Conflicts of interest are another obstacle preventing local attorneys from providing their services to Access to Justice. Given the tiny population of the counties that the TCAJC serves, it can be challenging to find attorneys who are completely disconnected from the parties involved in a given case. 

By way of example, Kalish pointed out, “If somebody has a problem with their employer, it’s not unusual that the [local] attorneys already represented their employer at some point in time and can’t take on this person’s case.”

A challenging and rewarding job

The last major reason why it’s difficult for Access to Justice to find attorneys is that oftentimes, the attorneys available to help are not familiar with the types of cases that the TCAJC handles. 
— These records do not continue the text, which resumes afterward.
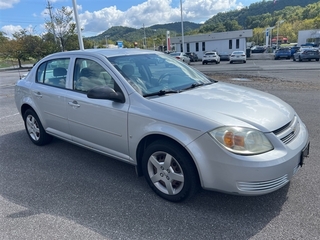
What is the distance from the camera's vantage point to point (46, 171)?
3.91m

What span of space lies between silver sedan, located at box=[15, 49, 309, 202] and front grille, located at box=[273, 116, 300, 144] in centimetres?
1

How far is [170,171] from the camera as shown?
291 centimetres

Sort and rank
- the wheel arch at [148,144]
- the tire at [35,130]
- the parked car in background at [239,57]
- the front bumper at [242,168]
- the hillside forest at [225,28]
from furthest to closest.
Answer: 1. the hillside forest at [225,28]
2. the parked car in background at [239,57]
3. the tire at [35,130]
4. the wheel arch at [148,144]
5. the front bumper at [242,168]

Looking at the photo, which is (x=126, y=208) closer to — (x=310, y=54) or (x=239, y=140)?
(x=239, y=140)

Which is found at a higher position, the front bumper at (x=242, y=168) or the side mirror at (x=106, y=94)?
the side mirror at (x=106, y=94)

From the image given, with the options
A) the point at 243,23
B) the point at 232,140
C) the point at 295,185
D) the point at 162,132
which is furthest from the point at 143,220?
the point at 243,23

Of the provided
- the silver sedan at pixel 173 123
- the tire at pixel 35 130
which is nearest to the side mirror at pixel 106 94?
the silver sedan at pixel 173 123

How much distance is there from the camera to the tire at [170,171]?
273cm

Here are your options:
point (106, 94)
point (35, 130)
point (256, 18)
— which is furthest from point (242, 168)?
point (256, 18)

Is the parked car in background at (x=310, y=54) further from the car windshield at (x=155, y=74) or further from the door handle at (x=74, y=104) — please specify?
the door handle at (x=74, y=104)

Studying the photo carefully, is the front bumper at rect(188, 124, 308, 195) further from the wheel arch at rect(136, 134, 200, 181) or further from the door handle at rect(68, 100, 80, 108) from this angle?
the door handle at rect(68, 100, 80, 108)

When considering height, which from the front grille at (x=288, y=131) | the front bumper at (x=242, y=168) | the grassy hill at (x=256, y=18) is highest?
the grassy hill at (x=256, y=18)

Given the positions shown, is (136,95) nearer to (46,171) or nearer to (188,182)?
(188,182)

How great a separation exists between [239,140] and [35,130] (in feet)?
12.6
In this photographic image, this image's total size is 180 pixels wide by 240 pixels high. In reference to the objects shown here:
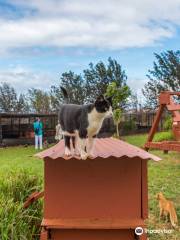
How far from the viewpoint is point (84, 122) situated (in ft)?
12.1

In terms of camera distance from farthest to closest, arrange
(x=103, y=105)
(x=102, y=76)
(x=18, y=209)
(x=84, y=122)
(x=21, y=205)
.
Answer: (x=102, y=76) < (x=21, y=205) < (x=18, y=209) < (x=84, y=122) < (x=103, y=105)

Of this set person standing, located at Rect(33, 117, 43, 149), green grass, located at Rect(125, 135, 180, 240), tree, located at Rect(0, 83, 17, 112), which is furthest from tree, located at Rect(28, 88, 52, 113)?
green grass, located at Rect(125, 135, 180, 240)

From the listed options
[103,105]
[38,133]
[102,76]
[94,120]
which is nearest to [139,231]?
[94,120]

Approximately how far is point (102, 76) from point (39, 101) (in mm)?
3932

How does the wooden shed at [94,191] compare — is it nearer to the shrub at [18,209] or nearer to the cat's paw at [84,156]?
the cat's paw at [84,156]

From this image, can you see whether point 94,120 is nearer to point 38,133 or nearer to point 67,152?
point 67,152

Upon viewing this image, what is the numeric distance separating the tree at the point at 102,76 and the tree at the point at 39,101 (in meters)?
2.64

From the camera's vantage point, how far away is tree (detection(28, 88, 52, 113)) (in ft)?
83.3

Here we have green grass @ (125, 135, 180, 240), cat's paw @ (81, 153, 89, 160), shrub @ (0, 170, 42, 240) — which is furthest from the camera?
green grass @ (125, 135, 180, 240)

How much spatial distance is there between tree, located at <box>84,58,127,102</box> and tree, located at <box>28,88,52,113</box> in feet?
8.65

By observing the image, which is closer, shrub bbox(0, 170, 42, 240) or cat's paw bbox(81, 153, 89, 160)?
cat's paw bbox(81, 153, 89, 160)

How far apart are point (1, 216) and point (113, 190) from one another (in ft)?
4.18

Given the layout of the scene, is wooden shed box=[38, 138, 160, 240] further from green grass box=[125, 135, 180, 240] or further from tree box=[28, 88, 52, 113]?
tree box=[28, 88, 52, 113]

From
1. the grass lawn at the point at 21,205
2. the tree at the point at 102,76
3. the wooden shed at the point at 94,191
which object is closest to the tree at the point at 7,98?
the tree at the point at 102,76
With all of these challenges compounding with the immovable fact of Teton County’s small pool of legal experts, Access to Justice is in great need of new attorneys willing to provide their services to the public. 

“We really need our local attorneys to just step up and take even one case a year,” said Kalish. For those attorneys who have and continue to help, Kalish added, “We are very, very grateful.”

The Center is located in the basement of the County General Services building, in the public law library. (Kieran Hadley)

Despite the challenges involved in juggling two demanding jobs, the ability to help someone navigate a challenging legal situation helps sustain Kalish’s passion for Access to Justice and pro-bono work in general. 

“The most rewarding part of working at Access to Justice is when somebody comes in, they are confused, they are distraught, they don’t know where to turn,  they’re often quite emotional… And we can sit down and say, yes, we can help you,” said Kalish. “And to see them relax and realize, ‘Okay, I can handle this’ –  that’s tremendously rewarding.”